- **Stated task**:
Copy the items below word for word, starting at the line that contains "In the depicted" and continuing through the end of the items, both ends included. Leave the pictures out of your answer.

---

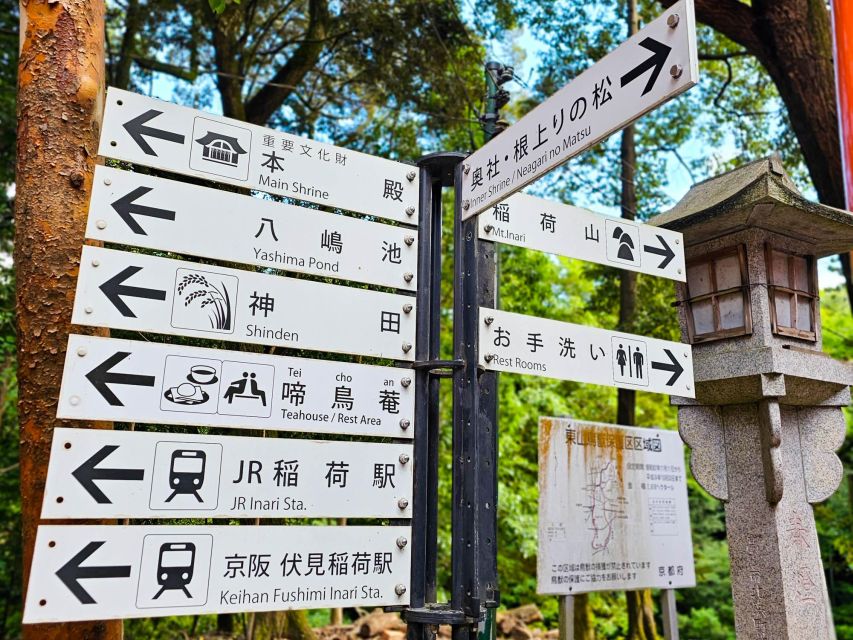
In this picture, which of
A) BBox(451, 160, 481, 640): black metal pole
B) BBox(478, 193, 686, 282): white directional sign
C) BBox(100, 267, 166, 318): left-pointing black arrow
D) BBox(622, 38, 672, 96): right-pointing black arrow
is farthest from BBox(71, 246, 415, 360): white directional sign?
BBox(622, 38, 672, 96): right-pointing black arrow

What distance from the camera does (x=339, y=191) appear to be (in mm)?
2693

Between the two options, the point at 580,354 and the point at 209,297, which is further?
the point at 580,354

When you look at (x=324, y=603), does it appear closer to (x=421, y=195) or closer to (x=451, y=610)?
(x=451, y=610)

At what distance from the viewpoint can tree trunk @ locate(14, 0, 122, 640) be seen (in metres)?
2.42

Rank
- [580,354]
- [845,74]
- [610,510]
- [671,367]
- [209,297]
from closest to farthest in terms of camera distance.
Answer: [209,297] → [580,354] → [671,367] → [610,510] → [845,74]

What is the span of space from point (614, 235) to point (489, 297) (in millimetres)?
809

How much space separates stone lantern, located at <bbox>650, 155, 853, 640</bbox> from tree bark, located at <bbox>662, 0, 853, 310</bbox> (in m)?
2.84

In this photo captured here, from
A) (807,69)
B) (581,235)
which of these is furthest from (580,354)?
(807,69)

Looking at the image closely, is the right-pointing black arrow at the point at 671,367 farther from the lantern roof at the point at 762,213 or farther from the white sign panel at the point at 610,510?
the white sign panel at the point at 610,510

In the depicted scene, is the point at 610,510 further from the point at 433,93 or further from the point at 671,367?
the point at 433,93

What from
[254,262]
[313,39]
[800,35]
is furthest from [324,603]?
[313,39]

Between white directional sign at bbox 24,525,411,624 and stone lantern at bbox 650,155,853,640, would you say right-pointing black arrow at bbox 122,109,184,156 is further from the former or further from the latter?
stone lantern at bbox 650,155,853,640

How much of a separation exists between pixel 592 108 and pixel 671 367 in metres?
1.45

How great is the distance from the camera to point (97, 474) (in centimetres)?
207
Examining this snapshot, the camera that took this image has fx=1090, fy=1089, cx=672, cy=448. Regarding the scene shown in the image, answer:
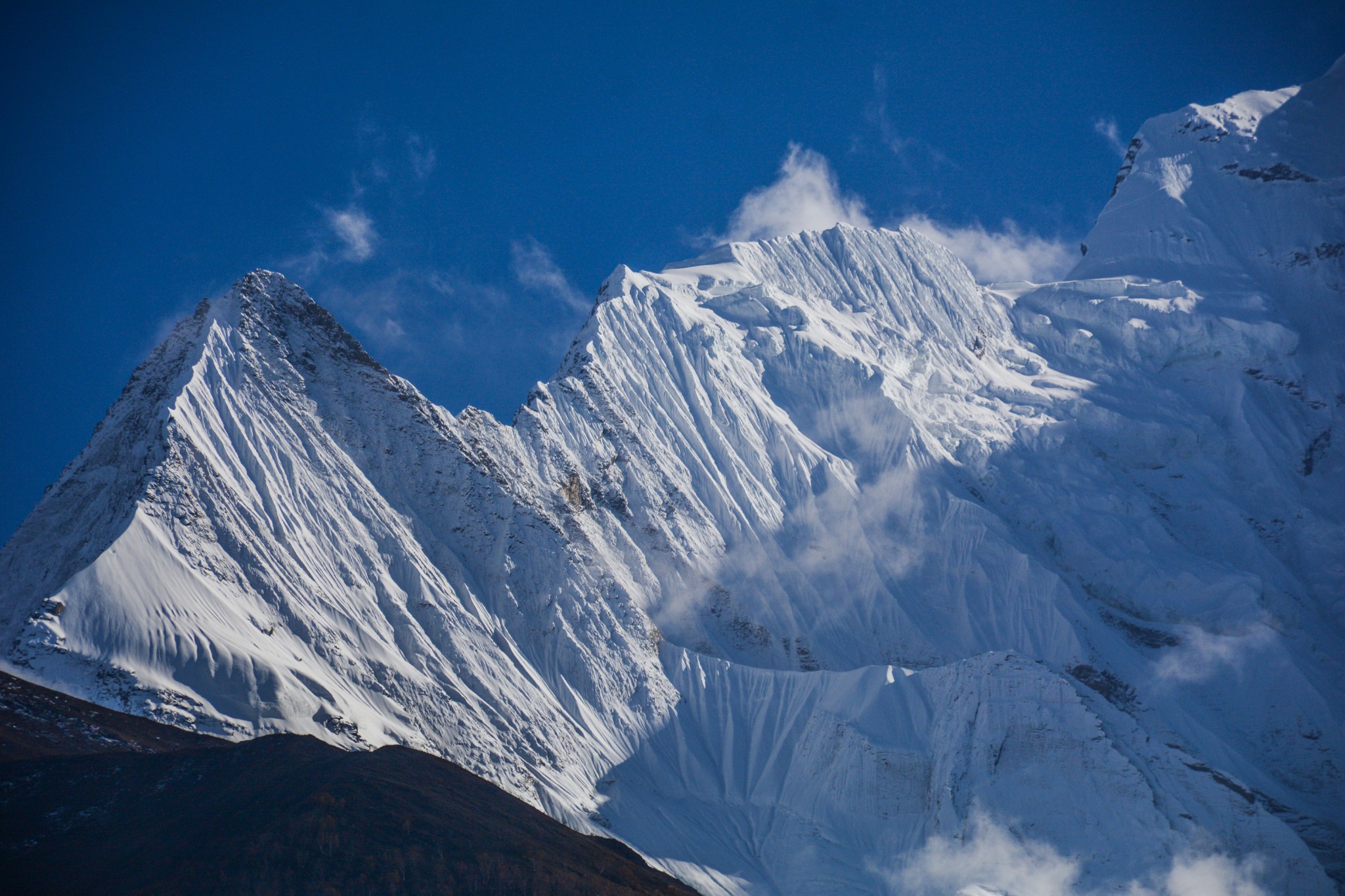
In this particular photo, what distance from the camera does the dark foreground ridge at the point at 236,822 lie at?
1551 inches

---

- **Written response**:
In the depicted scene, is the point at 610,510 further from the point at 433,93 or further from the point at 671,367?
the point at 433,93

What from
[254,262]
[313,39]
[800,35]
is furthest from [324,603]?
[313,39]

Between white directional sign at bbox 24,525,411,624 and stone lantern at bbox 650,155,853,640, would you say right-pointing black arrow at bbox 122,109,184,156 is further from the former or further from the latter?
stone lantern at bbox 650,155,853,640

How much of a separation exists between pixel 592 108 and pixel 671 367 in metres?
1.45

How great is the distance from the camera to point (97, 474) (in centimetres)?
207
Examining this snapshot, the camera that took this image has fx=1090, fy=1089, cx=672, cy=448. Regarding the scene shown in the image, answer:
In this particular photo, what distance from the camera does the dark foreground ridge at the point at 236,822 lie at?
1551 inches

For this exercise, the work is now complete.